Taiko Alethia’s bridge supports Ether transfers in two cases:

  1. Direct ETH transfer: The user calls sendMessage on the Bridge contract.
  2. ETH + ERC token transfer: The user calls sendToken on the ERCXXXVault, including ETH as part of the transaction.

ERC-20, ERC-721, and ERC-1155 token bridging

Token bridging requires a BridgedERC contract on the destination chain.

Bridging ERC tokens to the destination chain

  1. The ERC token contract must exist on the destination chain.
  2. The sender calls sendToken on ERCXXXVault (source chain).
  3. The vault transfers the token to the Bridge contract and generates a Merkle proof.
  4. The recipient submits a Merkle proof on the destination chain.
  5. If valid, the BridgedERC contract mints the corresponding amount.
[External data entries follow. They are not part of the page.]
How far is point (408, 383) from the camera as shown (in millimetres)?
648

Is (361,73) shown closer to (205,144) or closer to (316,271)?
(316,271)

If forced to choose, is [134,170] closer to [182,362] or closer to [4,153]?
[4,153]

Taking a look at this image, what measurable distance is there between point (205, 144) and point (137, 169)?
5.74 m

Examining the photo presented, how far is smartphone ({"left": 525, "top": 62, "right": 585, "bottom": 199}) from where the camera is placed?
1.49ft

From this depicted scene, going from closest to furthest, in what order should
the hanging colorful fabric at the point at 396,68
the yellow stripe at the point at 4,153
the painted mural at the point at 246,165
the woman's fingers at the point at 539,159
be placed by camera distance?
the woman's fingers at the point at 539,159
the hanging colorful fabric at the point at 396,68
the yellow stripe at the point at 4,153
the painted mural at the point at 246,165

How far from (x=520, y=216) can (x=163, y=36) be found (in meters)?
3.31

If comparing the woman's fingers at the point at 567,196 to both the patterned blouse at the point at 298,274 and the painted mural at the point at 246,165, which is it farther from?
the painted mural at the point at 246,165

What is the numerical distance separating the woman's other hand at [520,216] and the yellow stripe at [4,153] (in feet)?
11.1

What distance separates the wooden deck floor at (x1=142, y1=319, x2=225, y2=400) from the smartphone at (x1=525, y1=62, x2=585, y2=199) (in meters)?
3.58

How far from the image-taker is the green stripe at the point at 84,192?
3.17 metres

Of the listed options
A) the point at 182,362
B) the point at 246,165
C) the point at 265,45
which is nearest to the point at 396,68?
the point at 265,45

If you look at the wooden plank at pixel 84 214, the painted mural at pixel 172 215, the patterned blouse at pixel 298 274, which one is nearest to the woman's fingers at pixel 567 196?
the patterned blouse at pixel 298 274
Bridging back to the canonical chain

  1. The sender calls sendToken on the BridgedERC contract (destination chain).
  2. The contract burns the token and generates a Merkle proof.
  3. The recipient submits the proof on the canonical chain.
  4. The canonical TokenVault contract releases the original token.

Summary

FeatureTaiko Alethia Bridge
Security ModelMerkle proofs + world state root sync
Asset TypesETH, ERC-20, ERC-721, ERC-1155
ValidationOn-chain proof verification
PermissionlessNo centralized operators
Trust-MinimizedNo third-party reliance

The Taiko Alethia bridge is a fully decentralized, secure, and Ethereum-equivalent solution for cross-chain asset transfers. Developers can use its Signal Service for their own bridging implementations.